In the Gartner Magic Quadrant for Data Integration Tools for 2022, the following 10 trends and drivers are listed:
1. Year over year growth
The data integration market grew from 6.8% in 2020 to 11.8% in 2021, with a 5-year Compound Annual Growth Rate (CAGR) increasing from 7.0% to 8.5%. Cloud adoption is expanding, with the iPaaS market growing by 40.2% in 2021.
2. Market disruption by small vendors
The top 5 vendors in the data integration market had a combined market share of 71% in 2017. By 2021, their collective market share dropped to 52%. One explanation for this phenomenon is that smaller vendors are disrupting the market with more focused, flexible offerings.
3. Demand for modern data delivery styles and cloud data integration
Vendors gaining market share are focusing on data virtualization, data replication, or cloud data integration. The 5 top vendors in this group collectively grew their revenue by 32% in 2021. In order for the larger vendors to combat their drop in market share, they must find the right tradeoff between all-encompassing platforms, and easily accessible point solutions.
4. Augmented data integration with data fabric
Data fabric answers the immediate need for augmented data integration. By taking a data-as-a-product approach, data fabric architecture automates the design, integration and deployment of data products, resulting in faster, more automated data access and sharing.
5. Decentralization with data mesh
Enterprises exploring data mesh need decentralized, domain-oriented delivery of data product datasets. Business teams are looking to data mesh architecture to:
– Access the data they need on their own, to meet their SLAs more effectively
– Design data products based on their own, unique subject matter expertise
– Benefit from semantic modeling, ontology creation, and knowledge graph support
6. Cost optimization through financial governance
Data integration tools need to be able to track and forecast all the costs associated with cloud integration workloads. Data teams should be able to connect the cost of running data integration workloads to business value, and allocate processing capacity accordingly. Data integration tools should therefore support financial governance, including price-performance calculations.

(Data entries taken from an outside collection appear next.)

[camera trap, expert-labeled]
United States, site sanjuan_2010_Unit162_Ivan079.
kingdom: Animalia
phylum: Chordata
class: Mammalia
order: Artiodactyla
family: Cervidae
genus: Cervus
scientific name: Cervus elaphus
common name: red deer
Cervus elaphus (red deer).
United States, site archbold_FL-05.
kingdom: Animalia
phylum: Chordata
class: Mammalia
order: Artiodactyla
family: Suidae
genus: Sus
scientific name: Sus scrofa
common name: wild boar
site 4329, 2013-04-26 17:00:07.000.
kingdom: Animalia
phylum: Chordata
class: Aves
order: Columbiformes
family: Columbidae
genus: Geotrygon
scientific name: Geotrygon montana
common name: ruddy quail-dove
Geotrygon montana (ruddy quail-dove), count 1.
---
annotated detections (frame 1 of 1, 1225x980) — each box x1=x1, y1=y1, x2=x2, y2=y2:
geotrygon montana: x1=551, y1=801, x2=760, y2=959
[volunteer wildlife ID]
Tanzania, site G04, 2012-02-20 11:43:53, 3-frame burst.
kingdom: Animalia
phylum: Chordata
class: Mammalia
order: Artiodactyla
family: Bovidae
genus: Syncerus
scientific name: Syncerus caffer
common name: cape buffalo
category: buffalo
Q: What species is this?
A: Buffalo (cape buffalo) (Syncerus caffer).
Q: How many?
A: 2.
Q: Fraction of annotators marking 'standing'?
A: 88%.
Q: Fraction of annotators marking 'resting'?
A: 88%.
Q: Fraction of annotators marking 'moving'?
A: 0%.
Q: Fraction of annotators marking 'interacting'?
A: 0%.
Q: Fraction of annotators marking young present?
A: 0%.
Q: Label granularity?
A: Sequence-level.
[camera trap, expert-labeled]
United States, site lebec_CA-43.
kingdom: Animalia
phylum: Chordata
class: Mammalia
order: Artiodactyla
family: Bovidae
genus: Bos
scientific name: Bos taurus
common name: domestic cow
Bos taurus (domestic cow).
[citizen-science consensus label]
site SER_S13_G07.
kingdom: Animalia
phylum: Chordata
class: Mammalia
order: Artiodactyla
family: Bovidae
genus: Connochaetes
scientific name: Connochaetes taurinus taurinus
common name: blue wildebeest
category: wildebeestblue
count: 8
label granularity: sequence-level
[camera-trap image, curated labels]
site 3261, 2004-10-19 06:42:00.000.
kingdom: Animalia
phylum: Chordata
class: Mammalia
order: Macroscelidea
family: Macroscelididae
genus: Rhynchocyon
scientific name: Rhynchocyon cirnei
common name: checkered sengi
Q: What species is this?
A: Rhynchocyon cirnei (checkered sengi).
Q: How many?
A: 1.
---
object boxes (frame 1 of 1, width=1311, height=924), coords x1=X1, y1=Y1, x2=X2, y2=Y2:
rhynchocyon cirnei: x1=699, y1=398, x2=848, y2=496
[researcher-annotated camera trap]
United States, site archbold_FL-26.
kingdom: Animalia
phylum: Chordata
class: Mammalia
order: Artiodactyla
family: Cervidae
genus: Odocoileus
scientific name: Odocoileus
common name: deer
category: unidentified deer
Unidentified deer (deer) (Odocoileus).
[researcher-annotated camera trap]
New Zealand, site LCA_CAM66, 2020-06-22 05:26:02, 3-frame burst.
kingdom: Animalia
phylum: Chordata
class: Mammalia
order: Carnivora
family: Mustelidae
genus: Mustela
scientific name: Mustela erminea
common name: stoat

7. Data engineering support
Data engineering translates data into usable forms by building and operationalizing a data pipeline across data and analytics platforms, making use of software engineering and infrastructure operations best practices. With more data infrastructure operating on the cloud, platform operations are becoming a core responsibility.
8. DataOps support
Data integration tools should support DataOps enablement. DataOps is focused on building collaborative workflows to make data delivery more predictable. Key features include the ability to:
– Deliver data pipelines through CI/CD
– Automate testing and validate code
– Integrate data integration tools with project management and version-control tooling
– Balance low-code capabilities
– Manage non-production environments in an agile way
9. Hybrid and inter-cloud data management support
Cloud architectures for data management (iPaaS), span hybrid, multi-cloud, and inter-cloud deployments. There are advantages and disadvantages in managing data across diverse and distributed environments. Data location affects:
– Application latency SLAs
– Data sovereignty
– Financial models
– High availability and disaster recovery strategies
– Performance
According to Gartner, almost half of all data management implementations use both on-prem and cloud environments. Support for hybrid data management and integration has therefore become critical – and today’s data integration tools are expected to dynamically construct, or reconstruct, integration infrastructure across a hybrid data management environment.
10. Prevention of application/CSP/database lock-in
There’s a definite need for independent data integration tools that do not rely on the storage of data in a vendor repository or cloud ecosystem. Embedded data integration capabilities, delivered by vendors, could lead to potential lock-in issues, costs for leaving the service, and data silos. Although some native CSP data integration tools allow for two-way integration (to and from their own cloud data stores), any organization using more than one cloud service provider should acquire independent data integration tools.